(GIVEN INSTRUCTION)
Please go through everything from the start of the records down to the line containing "4.34 metres", and swap "ceiling vent" for "air vent" while keeping all else the same. Leave the pictures out of your answer.
:: MATERIAL PROVIDED ::
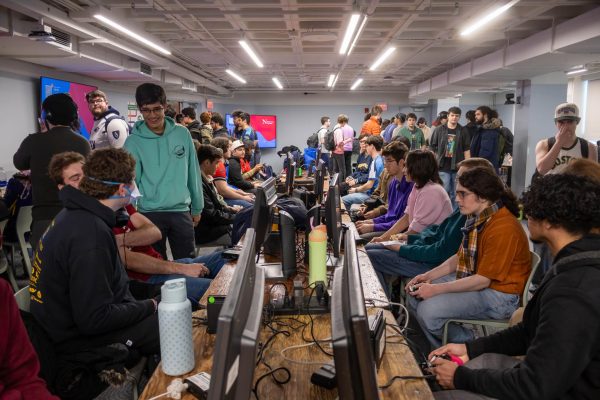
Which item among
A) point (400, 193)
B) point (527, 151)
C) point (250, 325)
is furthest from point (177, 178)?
point (527, 151)

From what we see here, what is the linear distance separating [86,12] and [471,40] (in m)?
6.44

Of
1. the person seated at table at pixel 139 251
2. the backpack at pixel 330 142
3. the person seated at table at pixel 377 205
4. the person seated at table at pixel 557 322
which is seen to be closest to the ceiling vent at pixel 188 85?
the backpack at pixel 330 142

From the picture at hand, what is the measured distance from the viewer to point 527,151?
393 inches

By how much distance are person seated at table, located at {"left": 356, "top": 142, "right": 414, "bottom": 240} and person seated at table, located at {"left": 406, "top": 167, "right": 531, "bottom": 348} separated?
174 cm

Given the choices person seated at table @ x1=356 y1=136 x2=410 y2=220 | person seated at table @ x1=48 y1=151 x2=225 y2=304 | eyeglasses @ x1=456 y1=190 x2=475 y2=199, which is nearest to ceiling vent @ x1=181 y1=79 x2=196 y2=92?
person seated at table @ x1=356 y1=136 x2=410 y2=220

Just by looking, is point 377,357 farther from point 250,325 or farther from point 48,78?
point 48,78

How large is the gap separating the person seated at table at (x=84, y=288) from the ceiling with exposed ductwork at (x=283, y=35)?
4.34 metres

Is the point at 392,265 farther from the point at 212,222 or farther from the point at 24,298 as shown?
the point at 24,298

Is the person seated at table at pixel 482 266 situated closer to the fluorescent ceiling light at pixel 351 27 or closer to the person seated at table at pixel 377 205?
the person seated at table at pixel 377 205

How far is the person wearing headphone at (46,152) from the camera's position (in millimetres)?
3480

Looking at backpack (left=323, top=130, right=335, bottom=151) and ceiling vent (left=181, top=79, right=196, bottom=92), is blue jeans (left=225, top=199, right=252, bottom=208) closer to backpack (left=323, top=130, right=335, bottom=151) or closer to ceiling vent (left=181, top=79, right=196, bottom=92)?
backpack (left=323, top=130, right=335, bottom=151)

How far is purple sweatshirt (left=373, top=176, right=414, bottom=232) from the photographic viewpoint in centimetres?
445

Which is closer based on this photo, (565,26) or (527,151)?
(565,26)

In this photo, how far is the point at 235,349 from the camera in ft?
2.60
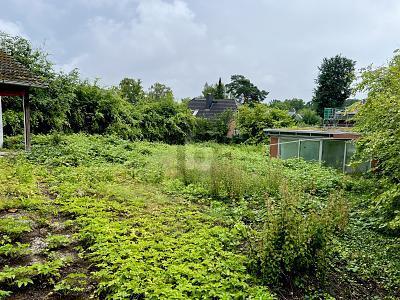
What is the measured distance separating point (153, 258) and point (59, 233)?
154cm

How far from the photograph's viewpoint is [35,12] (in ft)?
30.1

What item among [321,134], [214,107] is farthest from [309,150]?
[214,107]

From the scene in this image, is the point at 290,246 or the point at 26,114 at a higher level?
the point at 26,114

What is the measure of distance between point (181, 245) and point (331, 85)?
128 ft

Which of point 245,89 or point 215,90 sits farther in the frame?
point 245,89

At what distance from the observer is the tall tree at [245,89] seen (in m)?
62.4

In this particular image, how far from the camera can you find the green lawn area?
3170 mm

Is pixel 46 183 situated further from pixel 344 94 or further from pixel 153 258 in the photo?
pixel 344 94

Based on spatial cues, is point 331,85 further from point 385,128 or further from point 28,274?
point 28,274

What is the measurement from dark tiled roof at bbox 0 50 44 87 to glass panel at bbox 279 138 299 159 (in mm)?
10591

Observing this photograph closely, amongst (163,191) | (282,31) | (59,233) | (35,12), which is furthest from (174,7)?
(59,233)

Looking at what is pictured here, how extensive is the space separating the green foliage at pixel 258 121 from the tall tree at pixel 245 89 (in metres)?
37.2

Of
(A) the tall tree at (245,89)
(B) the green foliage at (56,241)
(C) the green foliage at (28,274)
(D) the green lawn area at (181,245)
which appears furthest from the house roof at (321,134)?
(A) the tall tree at (245,89)

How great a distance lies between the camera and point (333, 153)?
13.5 metres
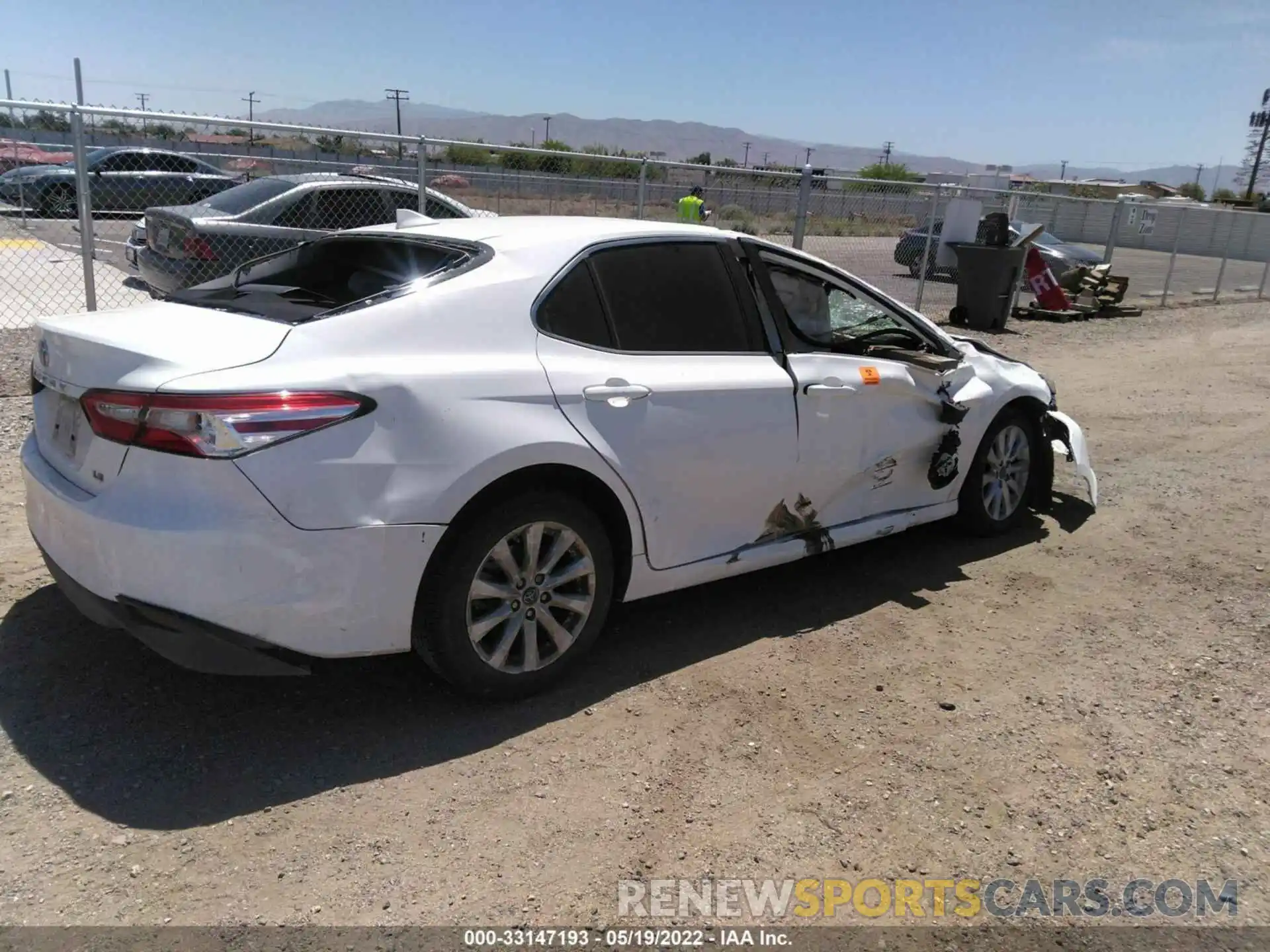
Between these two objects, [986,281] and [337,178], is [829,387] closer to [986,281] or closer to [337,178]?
[337,178]

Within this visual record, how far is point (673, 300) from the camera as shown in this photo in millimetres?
4039

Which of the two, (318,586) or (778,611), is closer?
(318,586)

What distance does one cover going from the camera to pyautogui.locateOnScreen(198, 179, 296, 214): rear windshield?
32.4 ft

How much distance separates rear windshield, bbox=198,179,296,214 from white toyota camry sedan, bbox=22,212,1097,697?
6384mm

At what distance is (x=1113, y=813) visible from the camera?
10.5ft

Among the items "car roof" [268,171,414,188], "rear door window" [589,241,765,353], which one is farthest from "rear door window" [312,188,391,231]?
"rear door window" [589,241,765,353]

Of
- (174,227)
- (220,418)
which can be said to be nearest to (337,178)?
(174,227)

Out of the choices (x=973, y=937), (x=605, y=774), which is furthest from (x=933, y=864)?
(x=605, y=774)

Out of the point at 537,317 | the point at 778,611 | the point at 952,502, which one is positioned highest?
the point at 537,317

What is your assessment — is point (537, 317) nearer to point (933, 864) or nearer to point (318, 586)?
point (318, 586)

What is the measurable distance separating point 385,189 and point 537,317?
24.3 feet

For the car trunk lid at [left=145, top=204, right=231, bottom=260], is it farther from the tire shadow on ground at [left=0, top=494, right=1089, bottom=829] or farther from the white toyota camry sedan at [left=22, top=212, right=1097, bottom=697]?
the tire shadow on ground at [left=0, top=494, right=1089, bottom=829]

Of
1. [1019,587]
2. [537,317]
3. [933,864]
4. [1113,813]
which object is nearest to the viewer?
[933,864]

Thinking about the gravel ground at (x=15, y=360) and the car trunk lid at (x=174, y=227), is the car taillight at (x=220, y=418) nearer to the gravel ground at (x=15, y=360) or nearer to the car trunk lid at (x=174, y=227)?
the gravel ground at (x=15, y=360)
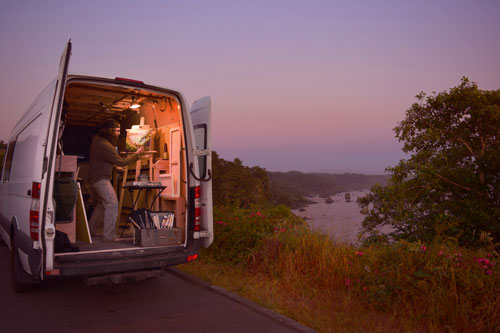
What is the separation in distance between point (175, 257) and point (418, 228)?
769 centimetres

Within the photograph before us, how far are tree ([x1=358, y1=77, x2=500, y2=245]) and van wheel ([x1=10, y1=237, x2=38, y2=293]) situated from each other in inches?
307

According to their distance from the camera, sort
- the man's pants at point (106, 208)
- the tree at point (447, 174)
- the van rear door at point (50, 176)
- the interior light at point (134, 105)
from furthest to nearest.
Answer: the tree at point (447, 174)
the interior light at point (134, 105)
the man's pants at point (106, 208)
the van rear door at point (50, 176)

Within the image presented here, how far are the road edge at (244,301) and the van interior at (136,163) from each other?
878 mm

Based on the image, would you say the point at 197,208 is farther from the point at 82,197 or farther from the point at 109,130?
the point at 109,130

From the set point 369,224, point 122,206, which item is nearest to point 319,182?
point 369,224

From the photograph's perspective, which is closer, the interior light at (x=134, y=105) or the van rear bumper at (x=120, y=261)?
the van rear bumper at (x=120, y=261)

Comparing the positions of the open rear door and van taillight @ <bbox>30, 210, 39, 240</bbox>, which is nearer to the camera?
van taillight @ <bbox>30, 210, 39, 240</bbox>

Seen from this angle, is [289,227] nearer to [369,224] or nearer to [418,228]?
[418,228]

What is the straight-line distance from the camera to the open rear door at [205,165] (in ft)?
18.4

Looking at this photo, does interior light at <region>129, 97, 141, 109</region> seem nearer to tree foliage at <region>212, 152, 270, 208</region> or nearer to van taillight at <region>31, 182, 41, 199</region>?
van taillight at <region>31, 182, 41, 199</region>

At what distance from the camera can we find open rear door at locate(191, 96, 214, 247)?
5.62 meters

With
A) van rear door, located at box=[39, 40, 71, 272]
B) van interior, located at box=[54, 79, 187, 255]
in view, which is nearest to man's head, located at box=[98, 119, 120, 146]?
Answer: van interior, located at box=[54, 79, 187, 255]

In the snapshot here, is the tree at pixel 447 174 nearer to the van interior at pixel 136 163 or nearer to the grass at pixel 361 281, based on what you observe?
the grass at pixel 361 281

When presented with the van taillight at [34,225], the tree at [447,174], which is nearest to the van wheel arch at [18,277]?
the van taillight at [34,225]
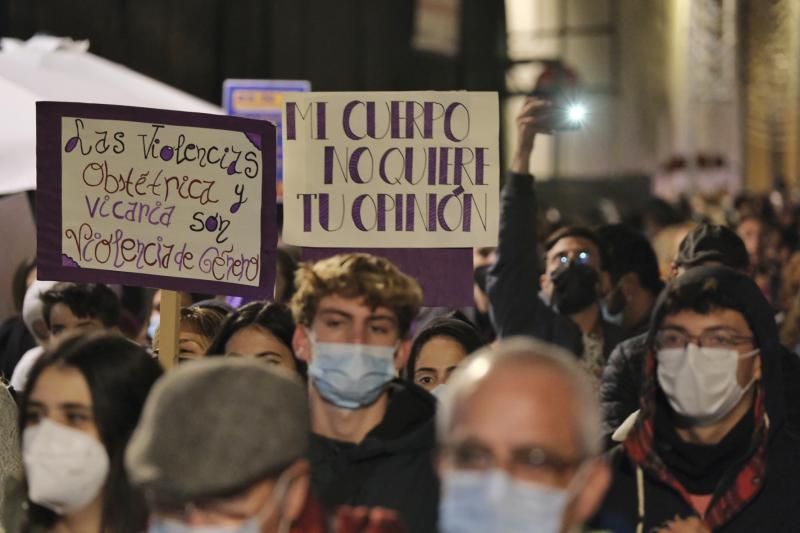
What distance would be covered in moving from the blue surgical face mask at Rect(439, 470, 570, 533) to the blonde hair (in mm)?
1563

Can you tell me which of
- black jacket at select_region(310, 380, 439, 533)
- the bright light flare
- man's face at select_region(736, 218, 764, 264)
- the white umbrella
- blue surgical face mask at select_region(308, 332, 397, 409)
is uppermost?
the white umbrella

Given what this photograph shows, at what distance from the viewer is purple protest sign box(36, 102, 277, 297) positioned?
6.59 metres

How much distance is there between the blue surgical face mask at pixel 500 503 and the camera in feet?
11.4

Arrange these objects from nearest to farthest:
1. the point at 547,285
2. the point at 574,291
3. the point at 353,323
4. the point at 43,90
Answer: the point at 353,323
the point at 574,291
the point at 547,285
the point at 43,90

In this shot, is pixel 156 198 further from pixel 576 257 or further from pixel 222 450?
pixel 222 450

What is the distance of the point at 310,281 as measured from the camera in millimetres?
5137

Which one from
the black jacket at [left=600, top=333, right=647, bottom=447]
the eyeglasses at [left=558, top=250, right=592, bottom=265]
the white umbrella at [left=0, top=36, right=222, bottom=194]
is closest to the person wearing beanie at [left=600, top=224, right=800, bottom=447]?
the black jacket at [left=600, top=333, right=647, bottom=447]

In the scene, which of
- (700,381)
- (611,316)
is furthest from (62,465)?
(611,316)

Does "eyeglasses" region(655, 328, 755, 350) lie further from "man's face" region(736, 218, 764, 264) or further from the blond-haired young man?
"man's face" region(736, 218, 764, 264)

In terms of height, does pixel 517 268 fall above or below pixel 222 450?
above

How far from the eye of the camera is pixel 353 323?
511 centimetres

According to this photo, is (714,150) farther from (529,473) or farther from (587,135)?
(529,473)

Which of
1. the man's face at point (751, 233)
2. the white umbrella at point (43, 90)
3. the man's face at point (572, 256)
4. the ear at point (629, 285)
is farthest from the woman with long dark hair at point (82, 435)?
the man's face at point (751, 233)

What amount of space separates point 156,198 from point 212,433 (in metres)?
3.11
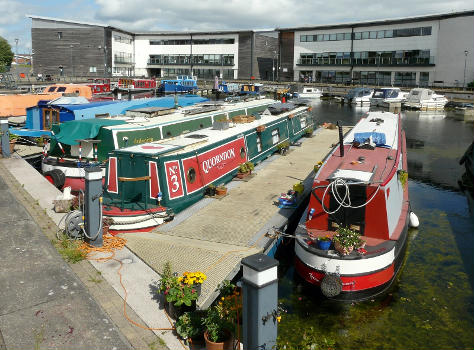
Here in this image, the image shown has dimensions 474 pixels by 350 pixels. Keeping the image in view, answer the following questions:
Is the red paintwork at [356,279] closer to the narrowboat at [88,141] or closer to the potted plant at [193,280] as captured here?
the potted plant at [193,280]

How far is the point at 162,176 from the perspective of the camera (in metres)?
15.2

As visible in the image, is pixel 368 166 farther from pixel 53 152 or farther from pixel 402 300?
pixel 53 152

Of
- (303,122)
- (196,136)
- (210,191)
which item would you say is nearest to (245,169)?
(196,136)

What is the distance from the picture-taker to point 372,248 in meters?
12.2

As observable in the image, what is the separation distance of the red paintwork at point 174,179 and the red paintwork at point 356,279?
18.4 feet

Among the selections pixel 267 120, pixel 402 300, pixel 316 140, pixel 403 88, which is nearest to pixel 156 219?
pixel 402 300

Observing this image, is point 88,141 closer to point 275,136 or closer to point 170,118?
point 170,118

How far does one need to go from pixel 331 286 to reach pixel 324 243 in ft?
3.92

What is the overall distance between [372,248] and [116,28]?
323 ft

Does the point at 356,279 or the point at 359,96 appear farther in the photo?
the point at 359,96

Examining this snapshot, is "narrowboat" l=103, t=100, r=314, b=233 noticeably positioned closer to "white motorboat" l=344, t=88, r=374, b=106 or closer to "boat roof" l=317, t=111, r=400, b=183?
"boat roof" l=317, t=111, r=400, b=183

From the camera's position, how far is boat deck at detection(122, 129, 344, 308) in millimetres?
11523

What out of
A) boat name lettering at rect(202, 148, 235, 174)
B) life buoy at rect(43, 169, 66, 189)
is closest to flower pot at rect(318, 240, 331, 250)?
boat name lettering at rect(202, 148, 235, 174)

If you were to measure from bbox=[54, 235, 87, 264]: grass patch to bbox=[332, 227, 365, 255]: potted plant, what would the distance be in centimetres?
674
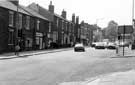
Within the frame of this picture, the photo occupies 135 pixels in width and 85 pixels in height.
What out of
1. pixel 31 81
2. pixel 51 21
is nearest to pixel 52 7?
pixel 51 21

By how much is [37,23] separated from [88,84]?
35.6 m

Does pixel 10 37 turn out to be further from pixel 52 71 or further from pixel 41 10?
pixel 41 10

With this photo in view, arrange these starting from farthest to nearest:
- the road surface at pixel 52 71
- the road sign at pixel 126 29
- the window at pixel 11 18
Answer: the window at pixel 11 18
the road sign at pixel 126 29
the road surface at pixel 52 71

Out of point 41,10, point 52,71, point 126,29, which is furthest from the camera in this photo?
point 41,10

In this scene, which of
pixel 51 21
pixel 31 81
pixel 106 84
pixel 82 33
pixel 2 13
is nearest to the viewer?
pixel 106 84

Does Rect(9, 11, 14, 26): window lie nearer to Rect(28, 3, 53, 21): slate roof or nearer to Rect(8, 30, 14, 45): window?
Rect(8, 30, 14, 45): window

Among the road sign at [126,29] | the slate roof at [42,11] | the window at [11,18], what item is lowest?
the road sign at [126,29]

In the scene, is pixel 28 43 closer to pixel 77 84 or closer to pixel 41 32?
pixel 41 32

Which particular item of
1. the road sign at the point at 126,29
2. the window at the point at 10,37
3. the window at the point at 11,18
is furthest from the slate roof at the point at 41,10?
the road sign at the point at 126,29

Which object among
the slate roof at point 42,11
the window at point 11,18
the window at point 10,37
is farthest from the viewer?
the slate roof at point 42,11

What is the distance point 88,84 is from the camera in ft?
31.7

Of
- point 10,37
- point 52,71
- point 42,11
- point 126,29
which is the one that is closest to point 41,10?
point 42,11

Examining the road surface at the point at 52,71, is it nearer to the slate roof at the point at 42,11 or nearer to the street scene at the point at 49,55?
the street scene at the point at 49,55

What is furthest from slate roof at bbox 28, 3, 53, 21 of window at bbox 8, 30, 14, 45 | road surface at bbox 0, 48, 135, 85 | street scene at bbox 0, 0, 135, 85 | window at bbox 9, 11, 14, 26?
road surface at bbox 0, 48, 135, 85
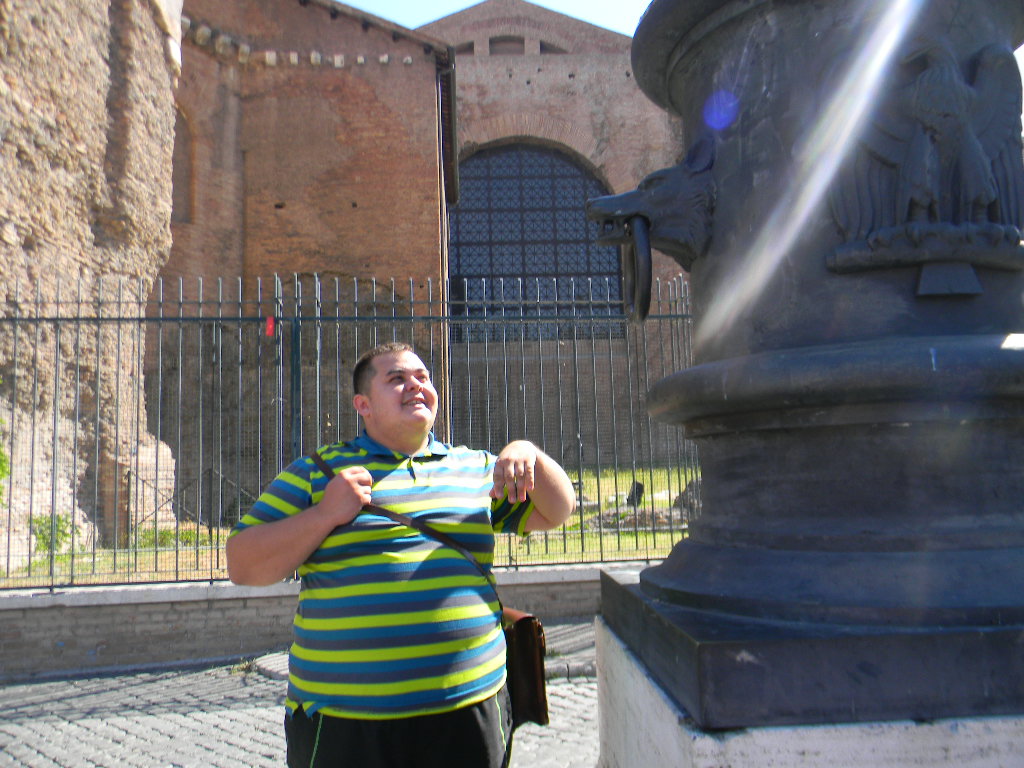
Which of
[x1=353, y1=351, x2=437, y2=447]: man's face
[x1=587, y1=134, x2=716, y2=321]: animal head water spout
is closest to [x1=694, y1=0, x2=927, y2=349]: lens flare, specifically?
[x1=587, y1=134, x2=716, y2=321]: animal head water spout

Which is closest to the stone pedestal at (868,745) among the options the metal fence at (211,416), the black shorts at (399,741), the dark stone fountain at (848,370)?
the dark stone fountain at (848,370)

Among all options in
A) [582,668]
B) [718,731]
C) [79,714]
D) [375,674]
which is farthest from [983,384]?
[79,714]

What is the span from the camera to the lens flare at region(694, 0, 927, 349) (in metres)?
1.78

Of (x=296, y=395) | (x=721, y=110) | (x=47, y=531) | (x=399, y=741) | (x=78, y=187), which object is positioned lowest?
(x=47, y=531)

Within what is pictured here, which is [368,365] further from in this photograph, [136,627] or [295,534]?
[136,627]

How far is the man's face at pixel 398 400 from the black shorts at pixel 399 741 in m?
0.61

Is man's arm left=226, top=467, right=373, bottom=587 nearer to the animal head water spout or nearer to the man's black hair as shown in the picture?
the man's black hair

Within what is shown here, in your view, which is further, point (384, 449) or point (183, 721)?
point (183, 721)

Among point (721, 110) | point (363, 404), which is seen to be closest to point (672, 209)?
point (721, 110)

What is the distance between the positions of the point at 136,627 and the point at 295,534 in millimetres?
4561

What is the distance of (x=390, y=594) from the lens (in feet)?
5.52

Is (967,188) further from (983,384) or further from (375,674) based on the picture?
(375,674)

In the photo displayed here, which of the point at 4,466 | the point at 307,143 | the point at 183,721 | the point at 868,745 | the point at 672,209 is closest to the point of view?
the point at 868,745

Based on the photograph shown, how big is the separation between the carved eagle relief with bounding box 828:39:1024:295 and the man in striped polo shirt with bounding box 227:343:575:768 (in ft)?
2.93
:::
(SOLUTION)
Which item among
A) point (400, 193)
B) point (527, 151)
C) point (250, 325)
is furthest from point (177, 178)?
point (527, 151)

From what we see here, what is the linear distance separating [86,12] and [471,40] (in m)?
6.44

Of
1. the person seated at table at pixel 139 251
2. the backpack at pixel 330 142
3. the person seated at table at pixel 377 205
4. the person seated at table at pixel 557 322
which is seen to be closest to the air vent at pixel 188 85?
the backpack at pixel 330 142

From the picture at hand, what is the measured distance from the viewer to point 527,151?
393 inches

By how much distance are person seated at table, located at {"left": 356, "top": 142, "right": 414, "bottom": 240} and person seated at table, located at {"left": 406, "top": 167, "right": 531, "bottom": 348} separated?
174 cm

Given the choices person seated at table @ x1=356 y1=136 x2=410 y2=220 | person seated at table @ x1=48 y1=151 x2=225 y2=304 | eyeglasses @ x1=456 y1=190 x2=475 y2=199, which is nearest to air vent @ x1=181 y1=79 x2=196 y2=92?
person seated at table @ x1=356 y1=136 x2=410 y2=220

Just by looking, is point 377,357 farther from point 250,325 or farther from point 48,78?
point 48,78

How large is the gap separating the person seated at table at (x=84, y=288) from the ceiling with exposed ductwork at (x=283, y=35)?
4.34 metres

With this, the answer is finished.